Delia gave Miss Blake an apologetic glance, but the governess composedly rose, and, stowing her property safely away against the closet wall, closed the door upon it and with a kind word to the woman beside her went upstairs as though nothing had happened.

She knew what was in Nan's mind. She could read it as distinctly as if the sudden wrinkles on her forehead and the quick set of her obstinate jaw had been printed text.

"Poor child!" thought the governess, "how she hates study and--me. How she rebels against restraint. So she thinks I am trying to take back my word. No wonder that makes her furious."

She went into her room and closed the door, but after a moment she came back and opened it again.

"Nan might feel shut out," she said to herself, and so she left it standing invitingly ajar that in case the girl cared to come in she would not have to knock. She smiled to herself as she did it. She knew well enough Nan would not care to come in. "Still there might be a chance!"--she left the door open on the chance.

The more Nan thought of Delia's baseness the more she inwardly raged against it. She sat in her own room with her feet over the register and munched caramels and nursed her grievance all the afternoon. Delia was miserable. She had tried by every means in her power to win at least a look from the girl, but all her attempts were repelled and she was treated with an overbearance that cut her to the quick. At last she could stand it no longer. She left her work and went upstairs "to have it out with Nan" and be done with it.

She knocked repeatedly at her bedroom door, but the girl obstinately refused to utter the word of admittance. Delia was not to be daunted, however, by this, and at last, turning the k.n.o.b, she walked boldly in and confronted Nan squarely.

"See here, Nan," she began without waiting, "I want to know what's the matter with you that you treat me so? Me that has waited on you hand and foot and tended you night and day since you was a little baby?"

The girl did not deign to raise her eyes from her book--or else they were so rapidly filling with tears that she did not dare to do so.

Delia gulped. "Can't you answer a civil question?" she faltered, trying to be firm and failing utterly.

Nan cast her book to the floor and sprang up to face the woman with blazing cheeks and eyes that flashed angry fire.
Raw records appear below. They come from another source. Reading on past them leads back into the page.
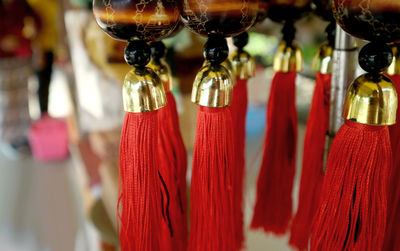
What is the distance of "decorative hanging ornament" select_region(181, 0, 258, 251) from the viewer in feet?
1.00

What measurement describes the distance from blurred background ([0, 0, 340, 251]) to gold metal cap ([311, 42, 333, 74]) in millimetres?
166

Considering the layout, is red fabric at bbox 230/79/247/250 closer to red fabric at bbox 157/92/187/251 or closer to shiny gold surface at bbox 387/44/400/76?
red fabric at bbox 157/92/187/251

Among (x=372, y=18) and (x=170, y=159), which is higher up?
(x=372, y=18)

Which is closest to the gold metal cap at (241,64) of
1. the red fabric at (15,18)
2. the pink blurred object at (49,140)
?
the red fabric at (15,18)

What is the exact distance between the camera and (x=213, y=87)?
311 mm

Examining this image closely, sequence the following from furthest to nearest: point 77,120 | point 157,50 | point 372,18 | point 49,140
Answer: point 49,140
point 77,120
point 157,50
point 372,18

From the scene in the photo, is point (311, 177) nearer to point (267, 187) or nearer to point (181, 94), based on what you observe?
point (267, 187)

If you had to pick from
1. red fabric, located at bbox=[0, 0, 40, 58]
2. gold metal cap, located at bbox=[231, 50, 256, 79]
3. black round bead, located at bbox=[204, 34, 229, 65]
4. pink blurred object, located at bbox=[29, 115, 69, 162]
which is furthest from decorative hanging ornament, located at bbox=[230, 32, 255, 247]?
pink blurred object, located at bbox=[29, 115, 69, 162]

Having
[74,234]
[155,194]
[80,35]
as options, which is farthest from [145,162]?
[74,234]

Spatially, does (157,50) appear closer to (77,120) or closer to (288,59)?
(288,59)

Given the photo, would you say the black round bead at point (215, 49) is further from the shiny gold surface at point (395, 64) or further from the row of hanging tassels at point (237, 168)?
the shiny gold surface at point (395, 64)

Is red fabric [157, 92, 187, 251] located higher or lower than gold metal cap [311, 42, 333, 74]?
lower

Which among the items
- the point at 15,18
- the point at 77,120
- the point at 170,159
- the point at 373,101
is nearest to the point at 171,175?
the point at 170,159

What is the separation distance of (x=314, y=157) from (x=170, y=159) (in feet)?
0.60
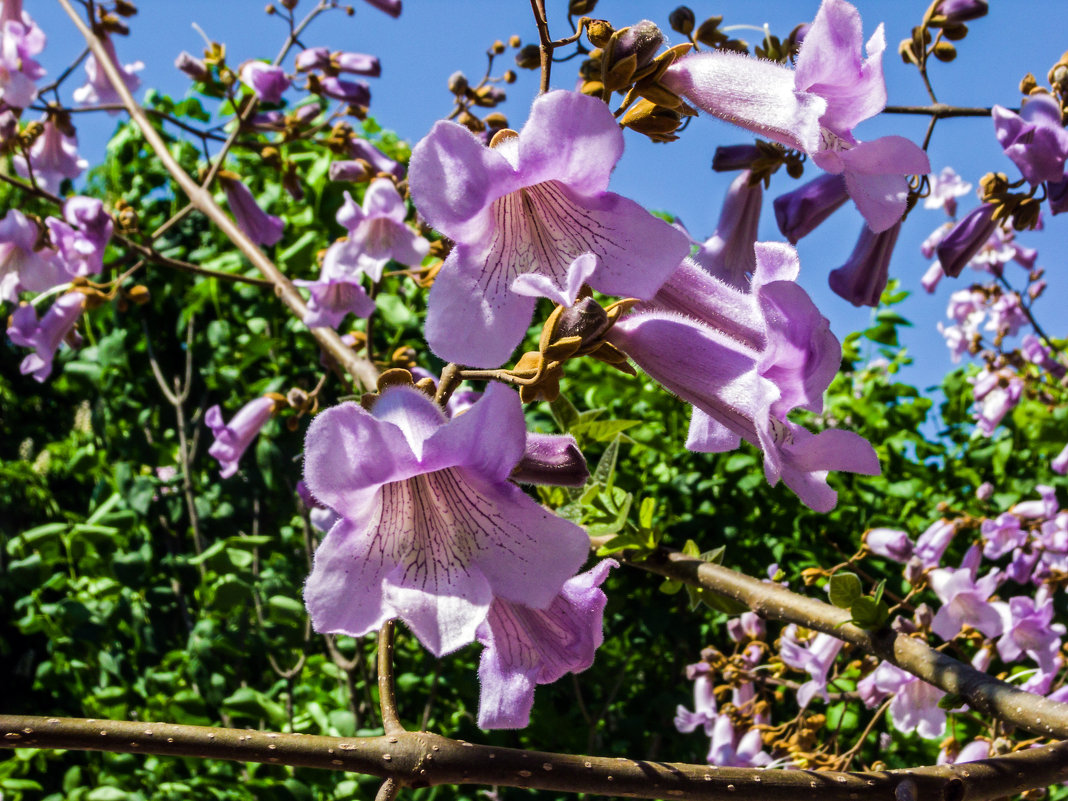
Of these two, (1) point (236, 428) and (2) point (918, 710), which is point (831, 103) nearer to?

"You'd better ask me what's the matter, Delia Connor!" she burst out in a trembling voice. "As if you didn't know! Do you s'pose I'll bear everything? It's bad enough--your being such an awful turn-coat! You went over to her side the first thing, and every time she bosses me you just stand there and let her do it and never say a word. You let her order me about like everything and never stand up for me a bit. Her--a perfect stranger! Somebody you never saw in all your life before! But that isn't the worst of it! Do you s'pose I'm going to stand your coming to my door and listening at the key-hole when I was rehearsing and then going and telling on me--telling her all I was going to do to her, I'd like to know? You just wanted to get on the right side of her, and it was the meanest thing I ever heard of in all my life. You came and peeked at me when I was rehearsing and then went and told her, and I s'pose you both laughed and had a fine time over it. You thought you were very smart, didn't you? But you got there too soon, Delia Connor, for I had made up my mind I wouldn't do it, so there! But now you've both been so mean, I don't care who knows what I was going to do. I hope you told her that I don't want her here. I hope you told her every bit of that thing I learned by heart on purpose to recite to her. I hope you repeated every word of it. It's true and I hope she knows it. I hope--"

"For the land's sake, Nan, do be still," broke out Delia at last after a dozen futile attempts to stem the tide of the girl's anger. "I didn't listen nor peek nor anything, and you scream so loud she'll hear every word you say. You--now be quiet and let me speak--you walked in your sleep last night. You went into her room and said off a whole lot of balderdash to her--enough to set her against you for the rest of her life--if she ever finds out you really meant it."